Monday, May 31, 2010

Talking about ParaSail

In planning for a talk to be given about ParaSail at the upcoming AdaEurope conference in Valencia, Spain, it seemed useful to try to come up with a set of bullet points that summarize why ParaSail might be of interest.  Here is the first draft of those bullets:
  • Implicit parallelism
    • Parameters evaluated in parallel with "hand-off" semantics,
    • "for" loops unordered by default, must work to force explicit sequencing between statements; 
    • Can request explicit parallelism with "||" and "concurrent loop"
  • Both Lock-free and Lock/Queue-based concurrent data structures
    • Operations on concurrent data structures presumed unordered by default;
    • Can use "dequeue conditions" to control ordering for queued operations;
    • Can wait simultaneously on multiple queued operations, selecting first one that is ready to be dequeued to proceed.
  • Small number of concepts:
    • Module, Type, Object, Operation
    • You get a Type by instantiating a Module (all Modules are "generic").
    • You get an Object by instantiating a Type.
    • An Operation takes inputs and produces outputs; no up-level variables
      • Operation names generally usable without any prefix, presuming some input or output is of type defined by module enclosing operation definition.
    • Nesting of entities uses distinct syntax:
      • type::nested_entity
      • object.component
      • object.operation(...) equiv to operation(object,...)
  • No global variables and no aliasing of (non-concurrent) variables
    • Read-write access only via parameters; 
    • "Context" parameter provided to gain access to operating system, database, user, etc.
    • Compiler prevents aliasing between parameters using "handoff" semantics.
  • Encourages formal approach to software
    • Preconditions, Postconditions, Assertions, Subtype constraints all use consistent syntax:
      • {boolean_expression} 
      • c.f. {P}S{Q} in Hoare logic
    • Compile-time enforcement of assertions and all other language-defined "checks"
      • no run-time exceptions to worry about.
    • [[Expr]] notation (c.f. denotational semantics) used to define semantics of operations in terms of "universal" types.
  • Minimal need for pointers:
    • Generalized containers support indexing and aggregate syntax 
      • A[I], [X, Y, Z], ["abc" => M, "def" => N]
    • Expandable objects with optional back/encloser references
    • Pointers only to stable or concurrent objects
    • Safe region-based/object-based storage management.
  • Five kinds of literals, all usable with user-defined types.
    • Integer, Real, Character, String, and Enumeration.
    • Corresponding Univ_XXX type for each kind of literal with full run-time semantics.
    • Syntactically distinct from other names used for entities
      • 42, 3.1459, 'X', "Hello", #red
    • User-defined types can use literals
      • provide conversion operation from Univ_xxx type to allow use of literals 
      • provide conversion operation to Univ_xxx to allow "[[...]]" denotational semantics notation.
  • Declarations syntactically distinguished from statements
    • Allows intermingling of statements and declarations within a block
    • var X [: T] [:= Expr];
    • const K [: T] := Expr;
    • type T is [new] Queue<actuals>;
    • function F(A : P; B : Q) -> R;
    • [abstract] [concurrent] interface Queue<formals> is ...

Wednesday, May 26, 2010

Handling concurrent events in ParaSail

In a real-time system it is common to have a situation where you are waiting for two or more events, and want to react to the first one that occurs, and cancel the "wait" for the other ones.
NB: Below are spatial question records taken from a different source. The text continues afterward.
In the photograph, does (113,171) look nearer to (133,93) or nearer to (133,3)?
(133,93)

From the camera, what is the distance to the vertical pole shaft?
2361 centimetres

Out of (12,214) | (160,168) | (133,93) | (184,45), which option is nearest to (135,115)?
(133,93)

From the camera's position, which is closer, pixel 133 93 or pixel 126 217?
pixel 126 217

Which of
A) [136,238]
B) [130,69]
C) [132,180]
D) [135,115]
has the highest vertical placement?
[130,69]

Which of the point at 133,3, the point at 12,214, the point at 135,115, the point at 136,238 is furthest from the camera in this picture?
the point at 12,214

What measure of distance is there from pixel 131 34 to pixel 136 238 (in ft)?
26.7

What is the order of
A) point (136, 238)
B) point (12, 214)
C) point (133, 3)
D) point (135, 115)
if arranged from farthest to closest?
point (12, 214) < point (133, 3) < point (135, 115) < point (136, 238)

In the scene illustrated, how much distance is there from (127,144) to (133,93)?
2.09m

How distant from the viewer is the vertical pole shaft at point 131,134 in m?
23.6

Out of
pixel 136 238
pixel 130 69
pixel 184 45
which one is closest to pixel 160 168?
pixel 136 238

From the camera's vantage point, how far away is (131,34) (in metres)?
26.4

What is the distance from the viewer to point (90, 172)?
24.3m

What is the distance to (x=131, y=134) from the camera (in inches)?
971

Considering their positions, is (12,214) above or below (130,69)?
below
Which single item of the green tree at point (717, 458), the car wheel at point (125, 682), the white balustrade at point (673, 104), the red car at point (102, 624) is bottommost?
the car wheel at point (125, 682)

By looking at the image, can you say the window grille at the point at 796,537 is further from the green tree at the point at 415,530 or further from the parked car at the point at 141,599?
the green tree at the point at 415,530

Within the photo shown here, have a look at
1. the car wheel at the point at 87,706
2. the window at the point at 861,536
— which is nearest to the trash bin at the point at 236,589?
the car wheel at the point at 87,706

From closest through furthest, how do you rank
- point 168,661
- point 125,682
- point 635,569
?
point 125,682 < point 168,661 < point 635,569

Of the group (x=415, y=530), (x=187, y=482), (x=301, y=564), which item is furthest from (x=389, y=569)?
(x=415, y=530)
In ParaSail, waiting for an event is generally represented by a call on an operation of a concurrent object with a queued operand.  For example, here is the concurrent buffer example from an earlier post:
concurrent interface Bounded_Buffer
  <Element_Type is Assignable<>;
   Index_Type is Integer<>> is
    function Create_Buffer(
      Max_In_Buffer : Index_Type {Max_In_Buffer > 0})
      -> Result : Bounded_Buffer;
      // Create buffer of given capacity

    procedure Put(Buffer : queued Bounded_Buffer; 
      Element : Element_Type);
      // Add element to bounded buffer; 
      // remain queued until there is room
      // in the buffer.

    function Get(Buffer : queued Bounded_Buffer)
      -> Element_Type;
      // Retrieve next element from bounded buffer;
      // remain queued until there is an element.
end interface Bounded_Buffer; 
To wait on a Get from two different buffers, you could do this using the select statement in ParaSail:
    var X := Get(Buf1) => ... // use X received from Buf1
    var X := Get(Buf2) => ... // use X received from Buf2
end select;
A select statement attempts to perform each of the queued operations concurrently. The first one to become dequeued causes the others to be canceled, and then proceeds to completion.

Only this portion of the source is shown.